• Instructions for the task
Rewrite the records from the line containing "How far does the palm" through the end of the records, substituting "tan building" for "beige building" and leaving everything else unchanged.

• Supplied material
::::::
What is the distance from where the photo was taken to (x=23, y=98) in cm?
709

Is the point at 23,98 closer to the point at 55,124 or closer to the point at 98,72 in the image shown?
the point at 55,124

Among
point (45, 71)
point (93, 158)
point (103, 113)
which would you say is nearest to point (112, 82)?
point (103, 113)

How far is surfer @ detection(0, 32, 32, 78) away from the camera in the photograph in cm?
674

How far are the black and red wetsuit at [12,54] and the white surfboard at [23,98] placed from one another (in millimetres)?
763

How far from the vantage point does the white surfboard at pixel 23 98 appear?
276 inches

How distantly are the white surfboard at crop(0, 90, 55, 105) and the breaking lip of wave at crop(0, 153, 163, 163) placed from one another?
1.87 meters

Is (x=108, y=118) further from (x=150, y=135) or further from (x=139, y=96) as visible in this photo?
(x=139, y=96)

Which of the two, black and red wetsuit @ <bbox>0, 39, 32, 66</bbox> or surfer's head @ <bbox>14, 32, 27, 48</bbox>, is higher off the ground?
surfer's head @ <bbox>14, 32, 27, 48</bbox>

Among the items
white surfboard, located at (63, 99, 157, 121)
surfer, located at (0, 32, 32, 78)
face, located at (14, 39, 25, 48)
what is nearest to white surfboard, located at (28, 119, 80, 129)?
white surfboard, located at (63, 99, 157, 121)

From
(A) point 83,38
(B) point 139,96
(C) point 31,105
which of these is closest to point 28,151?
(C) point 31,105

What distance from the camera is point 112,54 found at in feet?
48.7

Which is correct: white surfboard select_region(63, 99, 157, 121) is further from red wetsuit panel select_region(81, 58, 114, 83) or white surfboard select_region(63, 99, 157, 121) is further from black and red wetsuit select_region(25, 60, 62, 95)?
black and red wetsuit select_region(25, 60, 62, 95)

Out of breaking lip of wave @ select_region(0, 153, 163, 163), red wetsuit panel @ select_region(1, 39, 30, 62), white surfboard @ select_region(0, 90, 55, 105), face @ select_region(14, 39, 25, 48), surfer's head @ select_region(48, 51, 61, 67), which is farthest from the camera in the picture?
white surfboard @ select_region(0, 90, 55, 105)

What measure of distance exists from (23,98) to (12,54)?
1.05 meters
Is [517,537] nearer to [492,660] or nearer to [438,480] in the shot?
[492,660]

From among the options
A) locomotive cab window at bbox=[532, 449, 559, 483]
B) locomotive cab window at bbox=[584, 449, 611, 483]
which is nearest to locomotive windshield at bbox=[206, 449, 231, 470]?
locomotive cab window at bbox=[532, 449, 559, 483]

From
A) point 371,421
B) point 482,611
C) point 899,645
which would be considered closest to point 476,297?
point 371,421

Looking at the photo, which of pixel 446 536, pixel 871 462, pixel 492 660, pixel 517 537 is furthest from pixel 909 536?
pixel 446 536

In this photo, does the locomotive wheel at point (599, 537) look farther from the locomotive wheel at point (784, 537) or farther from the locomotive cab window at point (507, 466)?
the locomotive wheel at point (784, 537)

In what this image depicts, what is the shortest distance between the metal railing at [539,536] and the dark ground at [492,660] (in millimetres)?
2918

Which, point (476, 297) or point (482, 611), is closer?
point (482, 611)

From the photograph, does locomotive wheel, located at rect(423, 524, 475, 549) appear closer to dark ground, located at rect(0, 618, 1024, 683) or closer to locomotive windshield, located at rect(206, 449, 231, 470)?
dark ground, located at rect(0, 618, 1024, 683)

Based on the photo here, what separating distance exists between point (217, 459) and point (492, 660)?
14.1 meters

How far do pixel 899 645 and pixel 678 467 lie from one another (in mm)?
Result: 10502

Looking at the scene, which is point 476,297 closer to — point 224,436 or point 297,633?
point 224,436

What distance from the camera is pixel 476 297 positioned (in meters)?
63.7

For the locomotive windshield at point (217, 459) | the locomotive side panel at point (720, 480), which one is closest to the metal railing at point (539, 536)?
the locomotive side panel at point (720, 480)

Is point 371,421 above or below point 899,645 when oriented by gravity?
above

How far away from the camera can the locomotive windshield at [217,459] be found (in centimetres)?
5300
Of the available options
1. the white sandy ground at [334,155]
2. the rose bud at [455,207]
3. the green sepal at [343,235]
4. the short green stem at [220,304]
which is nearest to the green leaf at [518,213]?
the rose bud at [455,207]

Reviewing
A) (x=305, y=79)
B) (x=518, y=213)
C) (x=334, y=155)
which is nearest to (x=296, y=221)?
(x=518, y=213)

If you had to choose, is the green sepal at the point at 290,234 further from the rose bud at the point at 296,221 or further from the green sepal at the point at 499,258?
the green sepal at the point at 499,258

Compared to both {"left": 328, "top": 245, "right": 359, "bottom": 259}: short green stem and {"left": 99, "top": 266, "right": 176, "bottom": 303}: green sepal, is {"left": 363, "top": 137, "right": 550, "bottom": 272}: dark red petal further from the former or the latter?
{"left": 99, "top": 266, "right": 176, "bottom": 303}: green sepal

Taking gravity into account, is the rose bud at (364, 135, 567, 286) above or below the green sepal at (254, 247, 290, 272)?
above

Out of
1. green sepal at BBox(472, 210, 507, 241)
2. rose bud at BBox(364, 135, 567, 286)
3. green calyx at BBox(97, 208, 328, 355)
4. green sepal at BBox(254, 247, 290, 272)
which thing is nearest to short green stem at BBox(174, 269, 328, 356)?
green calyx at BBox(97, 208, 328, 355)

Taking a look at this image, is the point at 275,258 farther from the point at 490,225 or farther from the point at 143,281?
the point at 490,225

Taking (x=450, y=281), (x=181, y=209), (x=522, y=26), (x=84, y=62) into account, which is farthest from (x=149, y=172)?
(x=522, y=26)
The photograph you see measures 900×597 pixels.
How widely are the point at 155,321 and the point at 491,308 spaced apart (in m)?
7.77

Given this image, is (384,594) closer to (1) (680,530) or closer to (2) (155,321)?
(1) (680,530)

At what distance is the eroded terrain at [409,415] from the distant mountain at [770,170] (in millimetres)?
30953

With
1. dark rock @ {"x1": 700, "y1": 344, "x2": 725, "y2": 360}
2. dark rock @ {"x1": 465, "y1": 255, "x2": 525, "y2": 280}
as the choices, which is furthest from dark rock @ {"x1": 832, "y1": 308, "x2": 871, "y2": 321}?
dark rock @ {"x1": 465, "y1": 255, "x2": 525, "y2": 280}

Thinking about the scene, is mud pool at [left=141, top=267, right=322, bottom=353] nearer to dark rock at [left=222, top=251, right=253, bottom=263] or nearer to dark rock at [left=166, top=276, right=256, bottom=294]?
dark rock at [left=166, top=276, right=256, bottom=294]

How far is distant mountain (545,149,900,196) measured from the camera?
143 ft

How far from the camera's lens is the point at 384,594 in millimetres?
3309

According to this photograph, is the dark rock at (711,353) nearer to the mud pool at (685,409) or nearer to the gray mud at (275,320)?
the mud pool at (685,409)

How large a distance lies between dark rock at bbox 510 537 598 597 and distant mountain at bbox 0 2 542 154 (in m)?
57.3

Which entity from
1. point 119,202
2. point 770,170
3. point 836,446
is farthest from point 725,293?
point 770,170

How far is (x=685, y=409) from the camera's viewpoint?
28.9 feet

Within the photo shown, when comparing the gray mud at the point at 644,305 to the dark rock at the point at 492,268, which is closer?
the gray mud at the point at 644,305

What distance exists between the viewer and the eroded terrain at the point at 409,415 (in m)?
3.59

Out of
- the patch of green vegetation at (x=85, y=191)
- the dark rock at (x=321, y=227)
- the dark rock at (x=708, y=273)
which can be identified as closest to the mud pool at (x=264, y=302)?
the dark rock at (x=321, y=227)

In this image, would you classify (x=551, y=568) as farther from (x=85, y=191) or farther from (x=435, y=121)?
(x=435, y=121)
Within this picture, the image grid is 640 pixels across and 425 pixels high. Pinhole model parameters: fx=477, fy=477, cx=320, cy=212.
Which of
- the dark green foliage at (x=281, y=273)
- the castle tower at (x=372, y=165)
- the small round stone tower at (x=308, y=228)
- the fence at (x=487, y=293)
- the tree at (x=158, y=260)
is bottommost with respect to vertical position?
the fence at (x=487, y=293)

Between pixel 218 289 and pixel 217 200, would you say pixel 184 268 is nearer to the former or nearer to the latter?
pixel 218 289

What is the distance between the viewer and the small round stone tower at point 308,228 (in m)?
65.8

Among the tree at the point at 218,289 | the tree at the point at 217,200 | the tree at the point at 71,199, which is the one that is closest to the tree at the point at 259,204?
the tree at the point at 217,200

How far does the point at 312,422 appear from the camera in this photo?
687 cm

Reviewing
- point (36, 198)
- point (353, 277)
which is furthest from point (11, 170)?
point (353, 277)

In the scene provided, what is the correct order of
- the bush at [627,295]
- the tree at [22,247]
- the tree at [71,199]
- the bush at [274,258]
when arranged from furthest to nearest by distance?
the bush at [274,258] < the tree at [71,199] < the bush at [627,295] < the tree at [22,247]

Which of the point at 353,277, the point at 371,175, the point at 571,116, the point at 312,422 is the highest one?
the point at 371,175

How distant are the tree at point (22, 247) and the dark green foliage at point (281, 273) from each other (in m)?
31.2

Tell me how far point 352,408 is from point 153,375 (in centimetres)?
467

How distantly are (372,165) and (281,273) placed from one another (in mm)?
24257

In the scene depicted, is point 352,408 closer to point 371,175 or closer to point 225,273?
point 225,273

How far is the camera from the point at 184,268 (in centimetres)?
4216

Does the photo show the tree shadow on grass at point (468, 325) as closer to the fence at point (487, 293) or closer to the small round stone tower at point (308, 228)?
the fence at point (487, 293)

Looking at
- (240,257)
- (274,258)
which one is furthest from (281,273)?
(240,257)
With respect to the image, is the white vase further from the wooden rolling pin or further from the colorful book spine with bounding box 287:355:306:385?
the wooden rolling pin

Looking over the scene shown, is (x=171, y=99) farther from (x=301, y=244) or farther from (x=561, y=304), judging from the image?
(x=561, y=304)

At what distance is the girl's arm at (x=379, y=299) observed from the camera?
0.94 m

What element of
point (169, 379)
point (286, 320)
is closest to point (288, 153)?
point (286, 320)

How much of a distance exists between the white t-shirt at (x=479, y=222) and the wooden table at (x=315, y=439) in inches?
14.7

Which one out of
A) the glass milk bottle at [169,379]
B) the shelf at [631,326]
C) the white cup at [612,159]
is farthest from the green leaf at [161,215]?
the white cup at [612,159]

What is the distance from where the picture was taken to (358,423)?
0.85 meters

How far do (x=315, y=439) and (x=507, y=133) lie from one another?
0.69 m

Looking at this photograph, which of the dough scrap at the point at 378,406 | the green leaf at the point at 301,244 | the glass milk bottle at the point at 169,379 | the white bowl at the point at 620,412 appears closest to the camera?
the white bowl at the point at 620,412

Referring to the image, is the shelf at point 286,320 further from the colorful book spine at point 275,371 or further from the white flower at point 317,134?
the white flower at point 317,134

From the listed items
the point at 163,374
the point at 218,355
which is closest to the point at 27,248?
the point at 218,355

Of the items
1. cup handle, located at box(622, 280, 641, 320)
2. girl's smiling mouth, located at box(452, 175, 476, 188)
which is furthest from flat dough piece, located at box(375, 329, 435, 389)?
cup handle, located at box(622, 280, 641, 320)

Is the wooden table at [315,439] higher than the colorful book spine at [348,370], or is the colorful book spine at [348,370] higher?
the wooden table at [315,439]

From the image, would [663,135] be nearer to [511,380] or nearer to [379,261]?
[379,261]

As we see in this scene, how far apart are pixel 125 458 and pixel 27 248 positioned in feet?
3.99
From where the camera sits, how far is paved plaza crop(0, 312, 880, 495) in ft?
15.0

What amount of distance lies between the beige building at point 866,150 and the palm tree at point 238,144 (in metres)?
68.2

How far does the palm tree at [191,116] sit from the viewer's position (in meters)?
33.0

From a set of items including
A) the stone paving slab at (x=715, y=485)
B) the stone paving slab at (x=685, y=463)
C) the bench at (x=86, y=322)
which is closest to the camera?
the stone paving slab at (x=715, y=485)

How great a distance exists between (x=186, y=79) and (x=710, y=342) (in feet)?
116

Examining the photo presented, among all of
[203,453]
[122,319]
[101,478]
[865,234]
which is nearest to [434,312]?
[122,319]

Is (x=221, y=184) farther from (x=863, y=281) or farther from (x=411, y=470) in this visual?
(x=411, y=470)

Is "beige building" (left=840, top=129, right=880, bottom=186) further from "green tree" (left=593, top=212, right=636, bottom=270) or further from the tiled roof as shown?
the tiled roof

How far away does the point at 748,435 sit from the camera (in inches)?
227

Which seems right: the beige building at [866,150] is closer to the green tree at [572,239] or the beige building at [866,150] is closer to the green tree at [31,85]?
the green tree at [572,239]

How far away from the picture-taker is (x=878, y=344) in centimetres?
::::::
• Response for this exercise
How far does the palm tree at [191,116] sit from the viewer's position (in meters)?
33.0

From a set of items including
A) the stone paving slab at (x=715, y=485)
B) the stone paving slab at (x=685, y=463)
C) the bench at (x=86, y=322)
which is closest to the camera?
the stone paving slab at (x=715, y=485)

How great a distance exists between (x=186, y=79) and (x=710, y=342) (in feet)?
116

Examining the photo presented, among all of
[203,453]
[122,319]
[101,478]
[865,234]
which is nearest to [434,312]?
[122,319]

Is (x=221, y=184) farther from (x=863, y=281) or farther from (x=411, y=470) in this visual?
(x=411, y=470)

Is "tan building" (left=840, top=129, right=880, bottom=186) further from "green tree" (left=593, top=212, right=636, bottom=270) or further from the tiled roof as shown?
the tiled roof

How far away does the point at 748,435 sit from the camera (in inches)?
227

Which seems right: the tan building at [866,150] is closer to the green tree at [572,239] or the tan building at [866,150] is closer to the green tree at [31,85]?
the green tree at [572,239]

How far away from the picture-taker is (x=878, y=344) in centimetres?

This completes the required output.